Cranberry pecan brownies are made with fresh or frozen cranberries and I used the latter. According to the recipe, frozen berries work well for this recipe, however, it was a bit of challenge mixing in frozen berries. Frozen cranberries came together and formed a lump once added to the batter. Hence, either thaw the cranberries or use fresh cranberries instead. Fresh cranberries are still available in stores and highly recommend those or fully thawed cranberries.
Fresh Cranberry Pecan Brownies Recipe
- ¼ cup Unsalted Butter
- 1 cup Semi Sweet Chocolate Chips
- ½ cup Light Brown Sugar
- 1 tbsp Vanilla Extract or Almond Extract
- 2 Eggs
- ½ cup All Purpose Flour
- ¼ tsp Kosher Salt
- 1 cup Fresh or Frozen Cranberries
- ½ cup Pecans chopped
- Preheat the oven to 325 F.
- Grease a 9x9 baking pan with butter or line with a parchment paper. I used 8x8 greased Pyrex dish.
- Melt butter in a saucepan on medium high flame.
- Add chocolate chips and stir until melted. If required, reduce the flame.
Remove from heat, add sugar, vanilla extract and stir until smooth. I was out of vanilla extract and used almond extract.
- Add eggs and whisk immediately until well incorporated.
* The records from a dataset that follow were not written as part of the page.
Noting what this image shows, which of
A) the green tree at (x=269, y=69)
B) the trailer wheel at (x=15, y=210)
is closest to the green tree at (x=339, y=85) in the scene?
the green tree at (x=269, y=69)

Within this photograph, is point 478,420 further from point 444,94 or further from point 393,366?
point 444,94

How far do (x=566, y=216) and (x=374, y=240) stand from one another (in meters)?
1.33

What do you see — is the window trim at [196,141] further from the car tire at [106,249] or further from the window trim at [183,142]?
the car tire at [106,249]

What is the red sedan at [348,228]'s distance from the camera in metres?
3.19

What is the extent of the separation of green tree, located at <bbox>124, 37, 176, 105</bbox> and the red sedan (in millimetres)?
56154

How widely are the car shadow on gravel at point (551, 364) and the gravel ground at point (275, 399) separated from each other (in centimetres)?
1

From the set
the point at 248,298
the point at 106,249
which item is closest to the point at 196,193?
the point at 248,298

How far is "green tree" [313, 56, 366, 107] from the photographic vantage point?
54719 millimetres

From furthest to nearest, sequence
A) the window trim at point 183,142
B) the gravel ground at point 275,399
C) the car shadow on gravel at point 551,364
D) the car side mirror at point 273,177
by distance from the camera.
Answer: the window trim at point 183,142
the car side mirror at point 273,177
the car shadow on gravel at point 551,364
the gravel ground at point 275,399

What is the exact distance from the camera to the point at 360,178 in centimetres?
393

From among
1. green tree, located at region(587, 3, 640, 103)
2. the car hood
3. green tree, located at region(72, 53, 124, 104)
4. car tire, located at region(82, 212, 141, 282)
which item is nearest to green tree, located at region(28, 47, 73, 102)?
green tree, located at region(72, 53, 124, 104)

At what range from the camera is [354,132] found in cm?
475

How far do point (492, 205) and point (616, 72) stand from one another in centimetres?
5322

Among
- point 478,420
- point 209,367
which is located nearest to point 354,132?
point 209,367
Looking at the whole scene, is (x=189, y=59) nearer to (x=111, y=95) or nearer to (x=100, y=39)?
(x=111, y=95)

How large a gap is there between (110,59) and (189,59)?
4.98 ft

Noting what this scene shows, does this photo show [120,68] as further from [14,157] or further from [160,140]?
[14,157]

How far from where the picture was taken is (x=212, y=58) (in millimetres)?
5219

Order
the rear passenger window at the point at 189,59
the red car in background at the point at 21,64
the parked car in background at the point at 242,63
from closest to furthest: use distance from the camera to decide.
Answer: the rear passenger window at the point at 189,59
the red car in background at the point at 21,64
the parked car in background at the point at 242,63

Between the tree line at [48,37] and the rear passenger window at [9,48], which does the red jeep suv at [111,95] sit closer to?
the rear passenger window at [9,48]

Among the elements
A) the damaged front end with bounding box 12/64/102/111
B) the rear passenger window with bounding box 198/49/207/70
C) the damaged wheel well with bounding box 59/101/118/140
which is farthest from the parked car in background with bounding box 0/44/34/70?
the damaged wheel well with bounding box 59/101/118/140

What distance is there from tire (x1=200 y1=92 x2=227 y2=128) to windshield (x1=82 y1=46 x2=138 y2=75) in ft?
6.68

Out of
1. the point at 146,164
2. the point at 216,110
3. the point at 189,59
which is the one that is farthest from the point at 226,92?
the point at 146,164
- Stir in flour and salt until combined.
- Stir in cranberries and pecans.
Pour the batter into a greased pan, spread the batter evenly and bake in a preheated oven for 28-30 minutes or until a toothpick inserted in the center of the brownie comes out with moist crumbs. I baked on a middle rack for 33 minutes in my oven.
Let the pan cool for few minutes, cut the brownie into 16 pieces and let cool completely in the pan.
Store in an airtight container for days or wrap them airtight and freeze for upto 3 months. Thaw the brownies at room temperature and enjoy.
- Recipe says frozen cranberries work well in the recipe and do not require thawing. However, it was a challenge stirring in the cranberries. I thawed cranberries for 10-15 minutes while I did the prep work and the moment I added the berries, batter came together to form a lump. It was quite a task to evenly stir in the berries. I recommend either thawing the berries a bit longer or use fresh cranberries.
- Almond extract is a great substitute for vanilla in this recipe. I was out of vanilla and used almond instead.
- Chopped almonds would be a nice variation to pecans along with almond extract.
- Though brownies have decent amount of pecans, i would not mind a few more!